From fantasy instead of pursuit.
From instant gratification instead of emotional investment.
The result?
A generation of men who feel stimulated but not satisfied.
Entertained but not engaged.
Connected online, but isolated in real life.
When men stop channeling their natural drive into purpose, partnership, and pursuit, society loses something essential.
Women lose the experience of being pursued. Men lose the growth that only comes through pursuing a woman’s heart. And relationships start losing their appeal to everyone.
What Happens When You Bring Self-Gratification Into Marriage
Let’s talk about this inside of marriage.
If you’ve programmed your mind to seek sexual gratification whenever you want it, what happens when your partner doesn’t want it?
What if they’re tired, sick, stressed, or simply not in the mood?
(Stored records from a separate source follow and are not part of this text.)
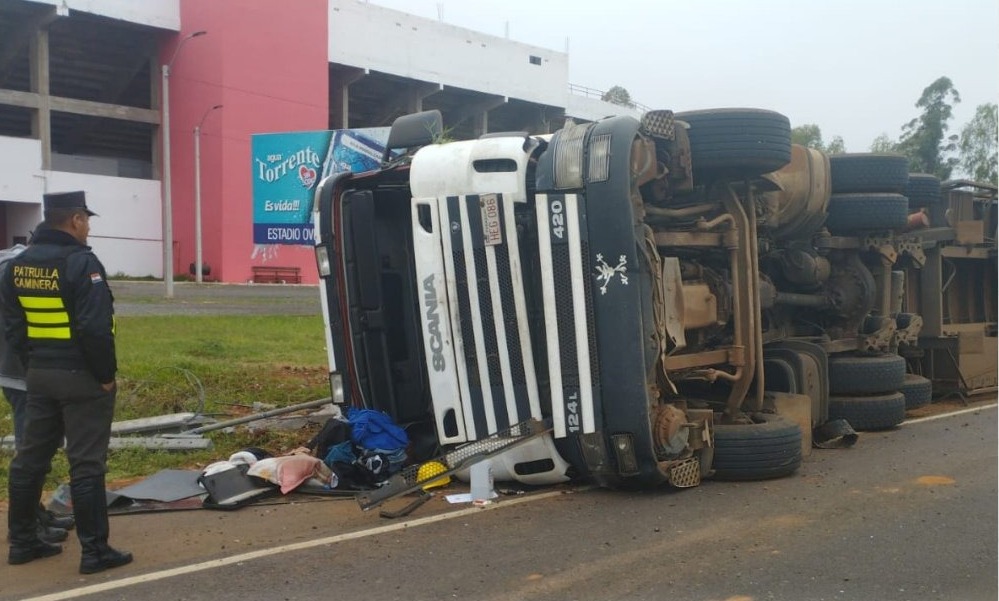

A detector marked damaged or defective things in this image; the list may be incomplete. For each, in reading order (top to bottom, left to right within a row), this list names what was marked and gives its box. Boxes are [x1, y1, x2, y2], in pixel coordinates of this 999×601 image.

exposed truck tire [676, 108, 792, 179]
exposed truck tire [824, 192, 912, 232]
exposed truck tire [832, 152, 912, 192]
exposed truck tire [908, 173, 944, 209]
overturned scania truck [308, 108, 996, 502]
exposed truck tire [828, 352, 908, 394]
exposed truck tire [828, 390, 908, 432]
exposed truck tire [900, 372, 936, 410]
exposed truck tire [716, 410, 800, 480]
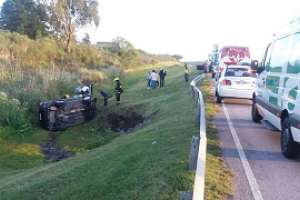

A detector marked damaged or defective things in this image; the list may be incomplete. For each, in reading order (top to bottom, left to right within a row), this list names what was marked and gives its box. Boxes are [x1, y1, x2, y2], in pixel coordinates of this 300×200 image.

overturned car [39, 85, 97, 131]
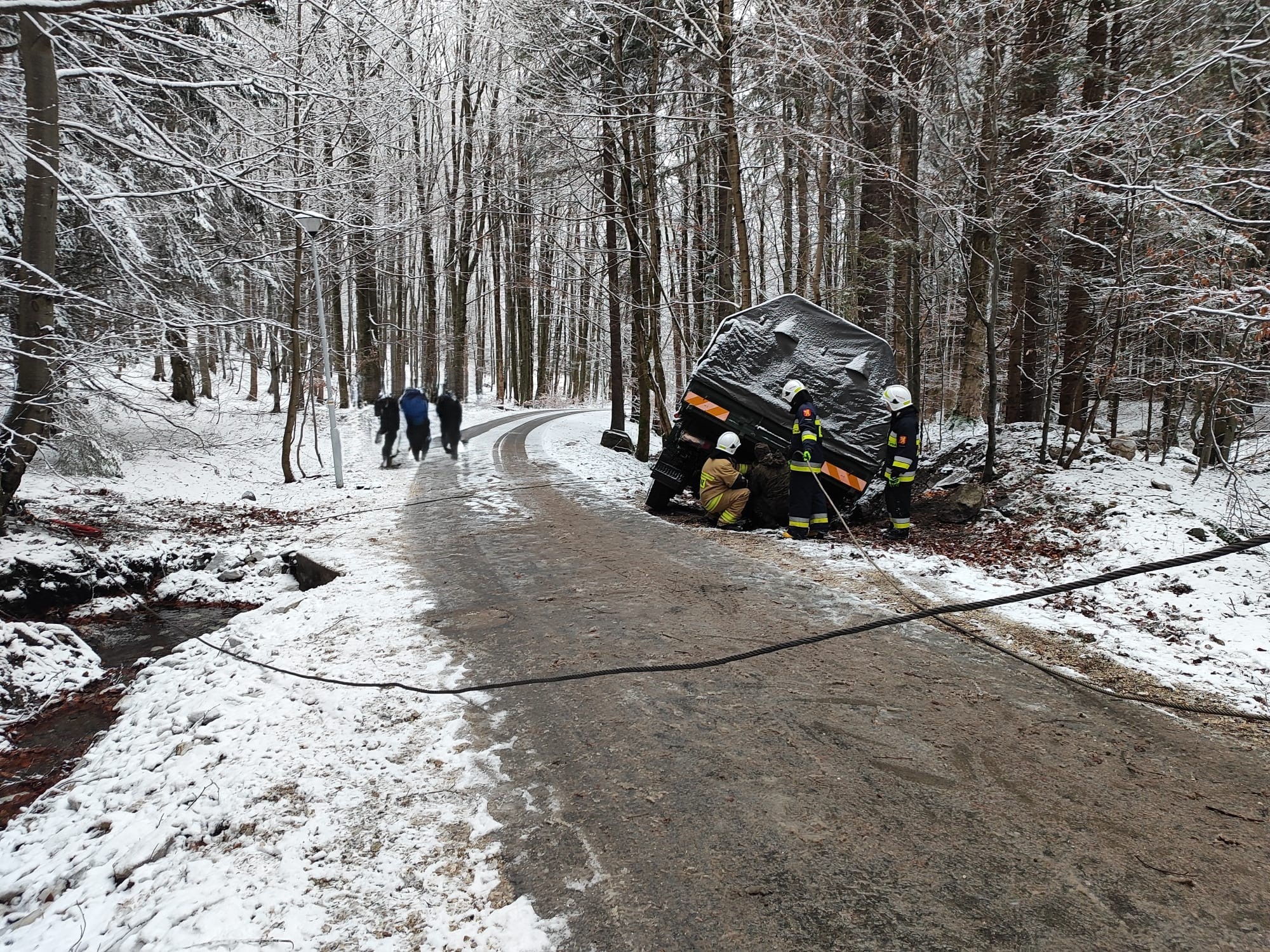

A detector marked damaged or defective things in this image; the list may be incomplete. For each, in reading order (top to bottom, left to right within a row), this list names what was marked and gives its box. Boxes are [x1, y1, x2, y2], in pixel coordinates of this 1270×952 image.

overturned military truck [650, 297, 899, 515]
Do you know how to practice self-control?
Or do you go into the other room and relieve yourself because you just can’t go a day without sexual release?
That’s not maturity, that’s conditioning. Real intimacy isn’t about pleasure on demand.
It’s about patience, empathy, and emotional awareness.
So what happens when there’s conflict or disconnection?
Do you work on the relationship?
Do you communicate, repair, and return to one another mind, soul, and body? Or do you bypass the process entirely and do whatever feels good in the moment to meet your own needs?
Because if that’s the pattern, what you’ve built isn’t intimacy, it’s avoidance.
When we self-soothe instead of resolve, we teach our bodies that pleasure is a substitute for peace.
But sex was never meant to replace reconciliation, it was meant to flow from it.
Why This Matters for Everyone
To have great sex, even inside marriage, you need more than a body. You need communication, connection, and to actually be on good terms with your person.
That’s what makes intimacy powerful. It matures you. It stretches you. It teaches you how to give, not just take. But when you learn to meet that need yourself, you shortcut the process that prepares you for real intimacy.
We think the pattern will stop once we’re married, but it usually doesn’t.
Once you’ve trained your body to self-soothe instead of be vulnerable, it’s much easier to keep meeting your own needs instead of asking for your needs to be met.
The Heart Work
Sex that’s truly satisfying takes emotional presence, communication, and consistency. And if you can’t build that before the bedroom, you won’t magically find it once you get there.
Marriage isn’t just hard work, it’s heart work. And real intimacy doesn’t start with your body, it starts with your heart.
So no, I’m not “anti-pleasure.”
I’m pro-connection.
Pro-growth.
Pro-wholeness.
Because self-gratification may relieve pressure, but connection releases purpose.